### EXERCISE 1
In the records below, report every line that contains the word "point".

•••

Stone, Carpenter & Willson was a Providence, Rhode Island based architectural firm in the late 19th and early 20th Centuries.  It was named for the partners Alfred Stone (1834–1908), Charles E. Carpenter (1845–1923). and Edmund R. Willson (1856–1906). The firm was one of the state's most prominent.

It was established about 1885 when Willson became a full partner in the Providence architectural firm of Stone & Carpenter.

Partner biographies

Alfred Stone was born in East Machias, Maine, in 1834.  He attended the Washington Academy in that town.  His family later moved to Salem, Massachusetts.  After graduating high school, he began his architectural training.  He worked for Towle & Foster, Shepard S. Woodcock, Washburn & Brown, and Arthur Gilman.  In 1859 he began working for Providence architect Alpheus C. Morse.  He studied there until the outbreak of the Civil War.  He went to enlist, but a knee injury prevented him from doing so.  He then worked for various business interests, also traveling in the British Isles.  He opened an architural office in Providence in 1864.  From 1866 to 1871 William H. Emmerton, another Salem man, was Stone's partner.  Emmerton was killed in the Great Revere Train Wreck of 1871.  He practiced alone until 1873, when Charles E. Carpenter became partner.  This association remained unchanged for a decade, when Willson was added.  Stone died December 4, 1908 in Peterborough, New Hampshire.

Charles Edmund Carpenter was born in Pawtucket, Rhode Island on May 1, 1845.  He attended the public schools until the age of 17, when he enlisted in the Union Army.  He was discharged three months later, and returned to school.  He began to work under Providence civil engineer William S. Haines, learning the business.  He became interested in architecture, deciding to study it instead.  He entered the office of Alfred Stone in 1867, and was made a partner in 1873.  He retired from the firm's affairs in 1908, after the death of Stone.  He died in 1923.

•••

### EXERCISE 2
Reproduce the passage on the architectural firm above, starting with "Stone, Carpenter &" and going on through "state's most prominent.".

•••

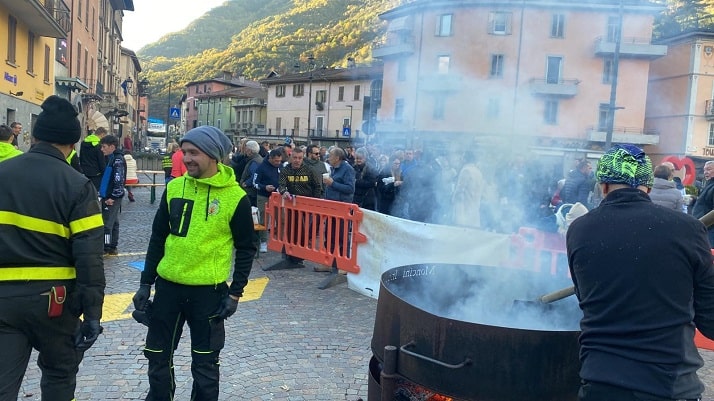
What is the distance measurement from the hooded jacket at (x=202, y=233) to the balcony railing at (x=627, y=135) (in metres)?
5.91

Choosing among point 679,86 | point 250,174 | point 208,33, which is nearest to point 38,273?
point 250,174

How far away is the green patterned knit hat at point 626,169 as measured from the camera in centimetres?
223

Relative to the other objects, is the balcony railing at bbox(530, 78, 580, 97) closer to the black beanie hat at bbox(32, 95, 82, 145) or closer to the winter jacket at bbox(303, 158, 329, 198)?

•••

### EXPECTED OUTPUT 1
Choosing among point 679,86 | point 250,174 | point 208,33, which is nearest to point 38,273?
point 250,174
How far away is the green patterned knit hat at point 626,169 as measured from the camera in centimetres?

### EXPECTED OUTPUT 2
Stone, Carpenter & Willson was a Providence, Rhode Island based architectural firm in the late 19th and early 20th Centuries.  It was named for the partners Alfred Stone (1834–1908), Charles E. Carpenter (1845–1923). and Edmund R. Willson (1856–1906). The firm was one of the state's most prominent.